START
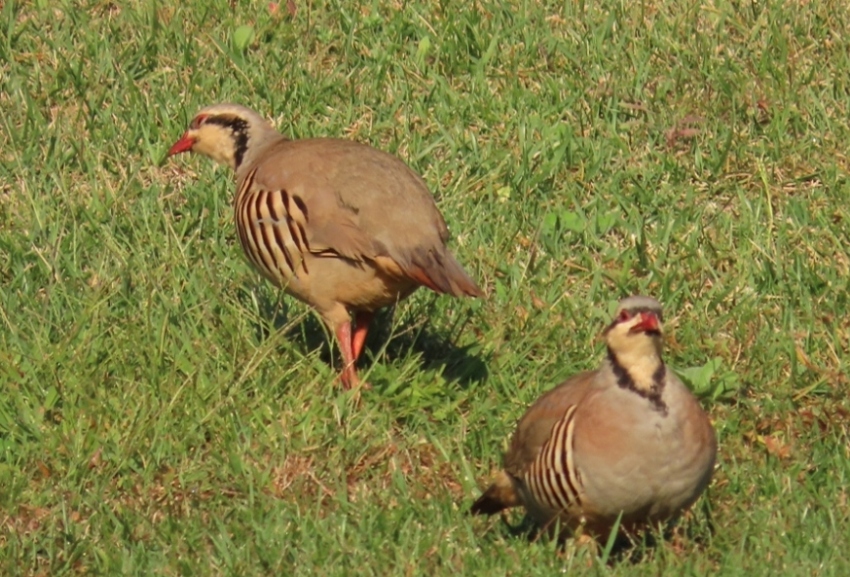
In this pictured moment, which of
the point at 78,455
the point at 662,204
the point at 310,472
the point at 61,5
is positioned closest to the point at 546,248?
the point at 662,204

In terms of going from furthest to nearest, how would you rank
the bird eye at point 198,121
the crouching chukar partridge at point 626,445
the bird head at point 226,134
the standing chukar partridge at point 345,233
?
the bird eye at point 198,121
the bird head at point 226,134
the standing chukar partridge at point 345,233
the crouching chukar partridge at point 626,445

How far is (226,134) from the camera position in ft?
24.1

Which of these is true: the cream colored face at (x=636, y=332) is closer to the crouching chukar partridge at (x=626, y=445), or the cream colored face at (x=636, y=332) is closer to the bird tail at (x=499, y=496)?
the crouching chukar partridge at (x=626, y=445)

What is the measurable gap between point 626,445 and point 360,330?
1.83m

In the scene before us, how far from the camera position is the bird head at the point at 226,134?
7.25 metres

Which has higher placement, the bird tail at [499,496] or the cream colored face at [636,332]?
the cream colored face at [636,332]

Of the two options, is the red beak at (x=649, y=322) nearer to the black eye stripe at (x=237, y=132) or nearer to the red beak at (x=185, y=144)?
the black eye stripe at (x=237, y=132)

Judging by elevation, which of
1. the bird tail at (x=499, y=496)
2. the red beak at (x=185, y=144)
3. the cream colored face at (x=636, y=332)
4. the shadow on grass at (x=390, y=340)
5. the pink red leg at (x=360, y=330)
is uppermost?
the cream colored face at (x=636, y=332)

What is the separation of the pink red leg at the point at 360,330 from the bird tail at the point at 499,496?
45.4 inches

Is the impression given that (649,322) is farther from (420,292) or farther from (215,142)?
(215,142)

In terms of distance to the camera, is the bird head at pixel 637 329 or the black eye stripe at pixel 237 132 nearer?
the bird head at pixel 637 329

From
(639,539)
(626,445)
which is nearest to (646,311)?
(626,445)

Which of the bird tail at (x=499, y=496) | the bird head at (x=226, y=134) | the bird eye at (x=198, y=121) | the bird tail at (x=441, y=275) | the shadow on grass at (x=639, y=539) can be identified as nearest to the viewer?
the shadow on grass at (x=639, y=539)

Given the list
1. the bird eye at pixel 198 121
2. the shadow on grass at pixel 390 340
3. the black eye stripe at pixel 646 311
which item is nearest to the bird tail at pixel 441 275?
the shadow on grass at pixel 390 340
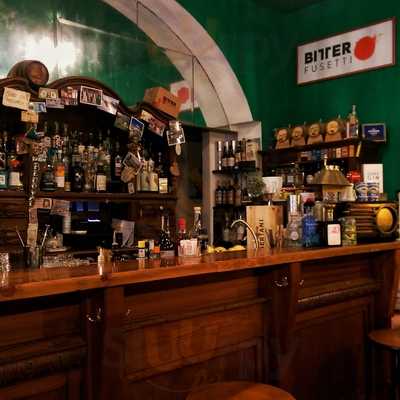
END
*Objective*. Please pull out each line above that contains the word "camera".

*Finished answer*.
How far is (226,134) from the camera position in ft?
In the scene before us, how far from the camera position is the bird head at the point at 226,134?
In terms of distance to the camera, is the bird head at pixel 637 329 or the black eye stripe at pixel 237 132 nearer?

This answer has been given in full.